* [Extract]:
* * * *

Hi Make!
The short answer is that doing so has been found empirically to be useful (admittedly,
not a very satisfying answer).
With the disclaimer that intuition – even that of experts – about why various neural-network
techniques work is notoriously unreliable, let me give you my thoughts:
Let’s consider a series of 3x3 convolutions (with padding, so that the spatial size of the
image doesn’t change). Let’s start with a three-channel ((RBG) input, and imagine that
the number of channels is increased to, say, 8 and then 16 and then 32 and so on.
Consider a specific pixel location, more or less in the middle of the image. After the first
convolution, the pixel at that location depends on the 3x3 square of pixels from the
original image that surrounds that specific location. (All 8 channel values for that pixel
after the first convolution depend on all 3 channel values for all 9 of the surrounding
pixels in the original image.) After the second convolution, that pixel depends on the
5x5 square of surrounding pixels (again, with all channels depending on all channels).
Think of the channels as being “features” rather than colors. Those features may or
may not encode color information (depending on how the network is trained). Speaking
figuratively, if the original pixel in question is blue and one of the immediately adjacent
pixels is, say, green, one of the channels after the first convolution might “detect” this
as a “blue-green-edge” feature, and after another couple of convolutions, this may
lead to an “iris” feature that then leads to an “eye” feature.
So the series of convolutions with increasing numbers of out_channels
is converting
spatial information (for which color – encoded in the three original color channels – may
be important) into features (for which color may or may not still be important).
That is, we are increasing the number of channels so that the network can process spatial
information into feature information.

* * * *

* [Exercise A]: According to the forum reply, after the second convolution, what size square of surrounding pixels does a pixel near the middle of the image depend on?
* [Exercise B]: Shorten the forum reply's paragraph beginning "Think of the channels as being" and keep its main facts.
Answer from the forum reply alone.

* [Dataset extract]:
* * * *

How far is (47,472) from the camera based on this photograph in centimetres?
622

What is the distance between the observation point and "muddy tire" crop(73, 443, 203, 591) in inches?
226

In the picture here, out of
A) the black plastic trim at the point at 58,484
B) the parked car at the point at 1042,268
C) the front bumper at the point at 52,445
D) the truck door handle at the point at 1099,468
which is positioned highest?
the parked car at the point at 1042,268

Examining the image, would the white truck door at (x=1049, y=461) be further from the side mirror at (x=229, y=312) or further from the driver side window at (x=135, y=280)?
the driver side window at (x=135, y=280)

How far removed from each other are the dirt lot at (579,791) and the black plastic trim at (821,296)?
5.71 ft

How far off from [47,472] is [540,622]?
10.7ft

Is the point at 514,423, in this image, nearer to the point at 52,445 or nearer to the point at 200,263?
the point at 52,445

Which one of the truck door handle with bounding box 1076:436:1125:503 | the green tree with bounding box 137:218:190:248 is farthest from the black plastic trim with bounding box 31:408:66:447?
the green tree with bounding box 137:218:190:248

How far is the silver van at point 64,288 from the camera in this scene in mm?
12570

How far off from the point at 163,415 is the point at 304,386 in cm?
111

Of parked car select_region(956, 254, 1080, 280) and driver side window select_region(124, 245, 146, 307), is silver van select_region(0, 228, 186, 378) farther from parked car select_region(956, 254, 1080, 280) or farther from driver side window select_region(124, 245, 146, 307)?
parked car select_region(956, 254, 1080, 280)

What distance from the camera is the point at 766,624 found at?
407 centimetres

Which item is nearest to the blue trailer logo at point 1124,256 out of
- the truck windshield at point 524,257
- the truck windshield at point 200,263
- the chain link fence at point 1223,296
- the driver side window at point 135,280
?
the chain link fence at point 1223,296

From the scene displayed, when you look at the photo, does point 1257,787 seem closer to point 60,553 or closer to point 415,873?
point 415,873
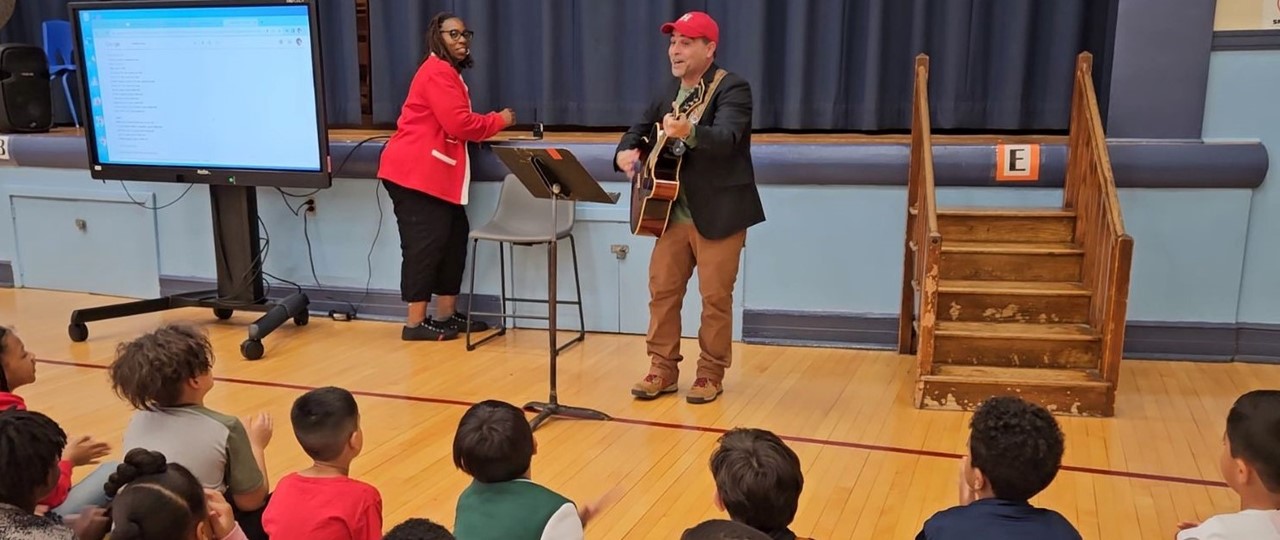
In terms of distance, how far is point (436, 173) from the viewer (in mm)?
4809

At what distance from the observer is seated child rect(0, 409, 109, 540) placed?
172 cm

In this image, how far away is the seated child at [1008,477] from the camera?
1.76m

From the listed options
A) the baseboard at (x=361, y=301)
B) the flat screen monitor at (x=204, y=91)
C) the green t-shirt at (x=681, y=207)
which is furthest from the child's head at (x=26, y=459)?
the baseboard at (x=361, y=301)

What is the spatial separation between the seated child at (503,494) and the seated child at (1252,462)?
1.13m

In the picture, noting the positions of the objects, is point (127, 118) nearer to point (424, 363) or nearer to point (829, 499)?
point (424, 363)

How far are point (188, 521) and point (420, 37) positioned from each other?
4715 mm

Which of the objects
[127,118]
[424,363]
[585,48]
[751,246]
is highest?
[585,48]

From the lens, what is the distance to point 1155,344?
4.60m

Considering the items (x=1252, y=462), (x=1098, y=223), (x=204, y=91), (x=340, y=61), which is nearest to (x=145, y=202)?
(x=204, y=91)

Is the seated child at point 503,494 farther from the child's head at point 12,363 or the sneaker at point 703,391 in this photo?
the sneaker at point 703,391

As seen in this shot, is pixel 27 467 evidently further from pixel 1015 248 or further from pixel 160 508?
pixel 1015 248

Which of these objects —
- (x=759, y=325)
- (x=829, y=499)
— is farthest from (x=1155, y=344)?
(x=829, y=499)

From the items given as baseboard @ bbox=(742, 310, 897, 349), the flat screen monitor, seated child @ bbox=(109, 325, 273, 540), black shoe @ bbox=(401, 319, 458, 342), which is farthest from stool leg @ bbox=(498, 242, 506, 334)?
seated child @ bbox=(109, 325, 273, 540)

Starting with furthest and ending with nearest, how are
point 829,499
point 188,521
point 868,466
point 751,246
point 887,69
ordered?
point 887,69 < point 751,246 < point 868,466 < point 829,499 < point 188,521
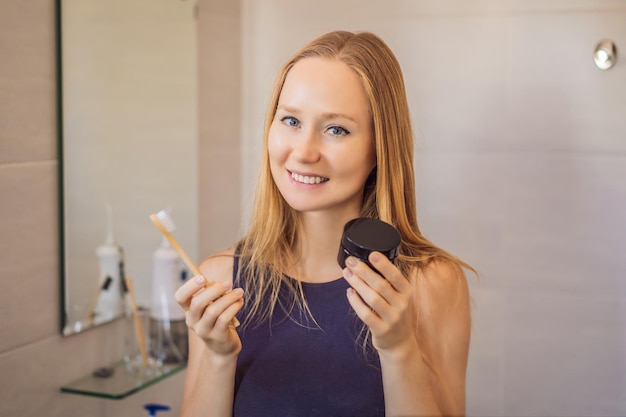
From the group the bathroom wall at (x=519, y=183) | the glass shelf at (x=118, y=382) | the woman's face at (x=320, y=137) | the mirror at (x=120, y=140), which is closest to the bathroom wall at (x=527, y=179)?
the bathroom wall at (x=519, y=183)

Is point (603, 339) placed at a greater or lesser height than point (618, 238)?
lesser

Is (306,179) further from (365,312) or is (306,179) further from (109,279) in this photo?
(109,279)

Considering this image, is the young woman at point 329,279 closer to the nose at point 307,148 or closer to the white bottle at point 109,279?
the nose at point 307,148

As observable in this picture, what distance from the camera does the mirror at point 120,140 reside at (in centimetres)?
122

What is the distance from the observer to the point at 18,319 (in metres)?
1.12

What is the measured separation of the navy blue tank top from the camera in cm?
102

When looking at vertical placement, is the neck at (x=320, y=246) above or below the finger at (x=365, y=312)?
above

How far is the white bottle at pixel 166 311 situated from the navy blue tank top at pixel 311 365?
38cm

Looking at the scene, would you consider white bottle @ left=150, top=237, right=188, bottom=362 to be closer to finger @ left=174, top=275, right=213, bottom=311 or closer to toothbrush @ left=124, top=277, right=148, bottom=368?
toothbrush @ left=124, top=277, right=148, bottom=368

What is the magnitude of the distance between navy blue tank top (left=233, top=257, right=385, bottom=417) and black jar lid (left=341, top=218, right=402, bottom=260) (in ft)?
0.60

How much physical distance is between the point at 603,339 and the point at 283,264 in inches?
26.4

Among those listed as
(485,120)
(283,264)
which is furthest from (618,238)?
(283,264)

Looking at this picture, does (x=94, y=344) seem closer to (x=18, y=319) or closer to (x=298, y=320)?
(x=18, y=319)

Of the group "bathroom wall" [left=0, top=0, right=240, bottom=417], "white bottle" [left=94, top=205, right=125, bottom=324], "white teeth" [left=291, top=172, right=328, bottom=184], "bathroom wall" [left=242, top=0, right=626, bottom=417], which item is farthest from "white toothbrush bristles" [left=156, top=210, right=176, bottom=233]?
"bathroom wall" [left=242, top=0, right=626, bottom=417]
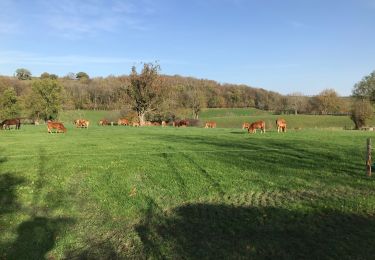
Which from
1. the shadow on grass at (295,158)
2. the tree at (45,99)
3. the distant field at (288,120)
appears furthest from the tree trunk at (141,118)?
the shadow on grass at (295,158)

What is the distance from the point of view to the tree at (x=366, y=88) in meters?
85.5

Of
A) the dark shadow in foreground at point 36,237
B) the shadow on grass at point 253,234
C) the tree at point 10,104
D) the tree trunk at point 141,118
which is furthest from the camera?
the tree at point 10,104

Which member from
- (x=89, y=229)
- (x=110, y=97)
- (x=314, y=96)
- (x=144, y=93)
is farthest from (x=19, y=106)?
(x=314, y=96)

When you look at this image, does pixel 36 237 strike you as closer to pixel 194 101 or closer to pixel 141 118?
pixel 141 118

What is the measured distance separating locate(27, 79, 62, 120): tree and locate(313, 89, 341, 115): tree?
255ft

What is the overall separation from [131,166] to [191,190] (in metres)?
4.27

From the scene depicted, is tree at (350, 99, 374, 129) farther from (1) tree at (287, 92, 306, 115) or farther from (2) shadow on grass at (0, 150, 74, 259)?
(1) tree at (287, 92, 306, 115)

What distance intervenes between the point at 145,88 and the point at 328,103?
78.4 metres

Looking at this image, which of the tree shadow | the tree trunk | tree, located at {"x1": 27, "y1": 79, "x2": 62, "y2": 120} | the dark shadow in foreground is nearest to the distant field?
tree, located at {"x1": 27, "y1": 79, "x2": 62, "y2": 120}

* * * *

* [Correct output A]: A 5x5 square of surrounding pixels.

* [Correct output B]: Channels should be thought of as features, not colors, and whether they encode color depends on how the network is trained. Figuratively, a blue pixel next to a green one might be detected after the first convolution as a "blue-green-edge" feature. A couple more convolutions may turn that into an "iris" feature and then an "eye" feature.